Vorliegender Text:
↓

# phpmyadmin setup.php



## buzzer7 (6. Dez. 2009)

Hey!
Hab da mal ne Verständnisfrage. Habe noch nicht näher nachgeforscht (ausser Foren Suche hier) und wahrscheinlich ist es auch ne dumme Frage aber ist es richtig dass man phpmyadmin/scripts/setup.php standardmäßig ohne Authentifizierung ansurfen kann?
Ist das bedenklos oder muss ich mich jetzt schlau machen um das Loch zu stopfen?

Sorry für eine vielleicht dumme Frage.

DANKE!


----------



## Quest (7. Dez. 2009)

Stimmt, kann man.
Ich hab in das scripts-Verzeichnis eine .htaccess Datei geschmissen um da noch eine Passwortabfrage vorzuschalten.


----------



## Falcon37 (7. Dez. 2009)

Hab jetzt mal an 3 Servern von mir getestet, bei 2n kommt der Text "phpMyAdmin Setup" und es wird nach einem Nick + Passwort gefragt, und ich habe keine .htaccess (bewusst) vorgeschaltet ... Ich glaub es ist besser wenn man das Verzeichnis mit einer .htaccess schützt falls keine vorhanden ist.


----------

↑

Verständnis überprüfen:
[a] Übersetzen Sie den folgenden Satz aus der Forendiskussion über phpMyAdmin ins Englische: „Ich hab in das scripts-Verzeichnis eine .htaccess Datei geschmissen um da noch eine Passwortabfrage vorzuschalten.“
[b] Schreiben Sie aus der Forendiskussion über phpMyAdmin den Abschnitt von „Hab da mal ne“ bis „Quest (7. Dez. 2009)“ wortgetreu ab.

Das Material:
↓

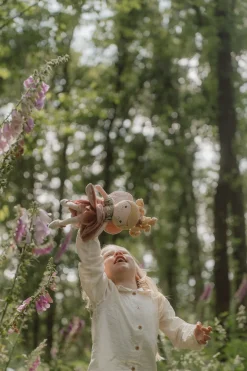 Little Dutch Knuffelpop Fairy Mila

↑

Lösungen zu Aufgaben:
[a] I dropped a .htaccess file into the scripts directory to put a password prompt in front of it.

[b]
Hab da mal ne Verständnisfrage. Habe noch nicht näher nachgeforscht (ausser Foren Suche hier) und wahrscheinlich ist es auch ne dumme Frage aber ist es richtig dass man phpmyadmin/scripts/setup.php standardmäßig ohne Authentifizierung ansurfen kann?
Ist das bedenklos oder muss ich mich jetzt schlau machen um das Loch zu stopfen?

Sorry für eine vielleicht dumme Frage.

DANKE!


----------



## Quest (7. Dez. 2009)